====== SUPPLIED TEXT ======

Shopper Sues Wal-Mart Over a Nutria Named Norman Print

Employees of a Wal-Mart store in Louisiana where a wild nutria allegedly attacked a customer may have made the retailer liable for the attack by befriending the rodent, whom they had named Norman.

The doctrine of “ferae naturae” usually shields landowners from liabilty for the acts of indigenous wild animals on their property. Nutrias, also known as “swamp beavers,” are indigenous to Louisiana's marshes and swamps and not the premises of retail establishments.

But victims of wild animal attacks can pierce the shield if the premises owner “has actually reduced the wild animal[ ] to possession or control.” And Rebecca White might have one of those rare cases as a result of her alleged close encounter of the furred kind with Norman the nutria at a Wal-Mart in Abbeville, La., on Oct. 11, 2008.

According to White's petition for damages, she had been shopping for about 30 minutes when “suddenly and without warning a large wild nutria came from behind the coke rack and ran straight towards petitioner.”

======

**WRITTEN INSTRUCTION 1:** Pick out each line of the records that contains the word "centimetres", and copy those lines.

====== RECORDS SHOWN ======

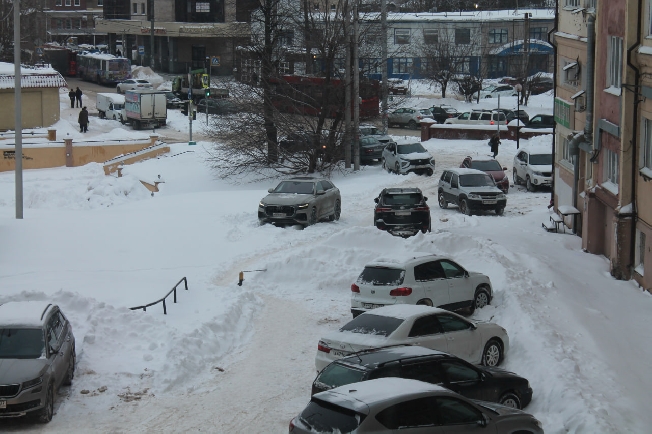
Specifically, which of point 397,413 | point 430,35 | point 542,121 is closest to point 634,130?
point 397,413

======
====== RECORDS SHOWN ======

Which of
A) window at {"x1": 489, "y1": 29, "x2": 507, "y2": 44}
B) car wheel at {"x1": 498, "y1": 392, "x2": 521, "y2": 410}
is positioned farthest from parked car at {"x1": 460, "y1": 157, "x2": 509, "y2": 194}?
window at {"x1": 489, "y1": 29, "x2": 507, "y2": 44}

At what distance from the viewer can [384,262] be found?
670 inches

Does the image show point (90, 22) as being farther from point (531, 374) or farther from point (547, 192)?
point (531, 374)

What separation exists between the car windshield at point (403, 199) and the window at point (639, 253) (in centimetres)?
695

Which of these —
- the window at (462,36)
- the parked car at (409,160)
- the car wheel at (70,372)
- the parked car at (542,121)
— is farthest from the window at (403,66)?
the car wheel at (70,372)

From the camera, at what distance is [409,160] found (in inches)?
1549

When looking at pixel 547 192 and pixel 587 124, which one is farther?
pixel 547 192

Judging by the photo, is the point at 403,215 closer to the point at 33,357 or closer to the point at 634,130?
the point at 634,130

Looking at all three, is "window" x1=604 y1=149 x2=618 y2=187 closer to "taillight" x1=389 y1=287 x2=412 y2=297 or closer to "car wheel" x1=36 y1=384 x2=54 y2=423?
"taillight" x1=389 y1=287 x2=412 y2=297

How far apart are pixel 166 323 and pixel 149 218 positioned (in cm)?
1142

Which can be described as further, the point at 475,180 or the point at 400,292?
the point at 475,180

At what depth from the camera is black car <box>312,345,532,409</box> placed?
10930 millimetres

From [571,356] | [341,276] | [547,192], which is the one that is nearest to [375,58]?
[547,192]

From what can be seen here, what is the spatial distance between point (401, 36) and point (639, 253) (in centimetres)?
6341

======

**WRITTEN INSTRUCTION 2:** In the article about the Wal-Mart nutria lawsuit, in what town was the store where the attack allegedly took place?

**COMPLETE RESPONSE 1:**
What separation exists between the car windshield at point (403, 199) and the window at point (639, 253) (in centimetres)?
From what can be seen here, what is the spatial distance between point (401, 36) and point (639, 253) (in centimetres)?

**COMPLETE RESPONSE 2:** Abbeville, Louisiana.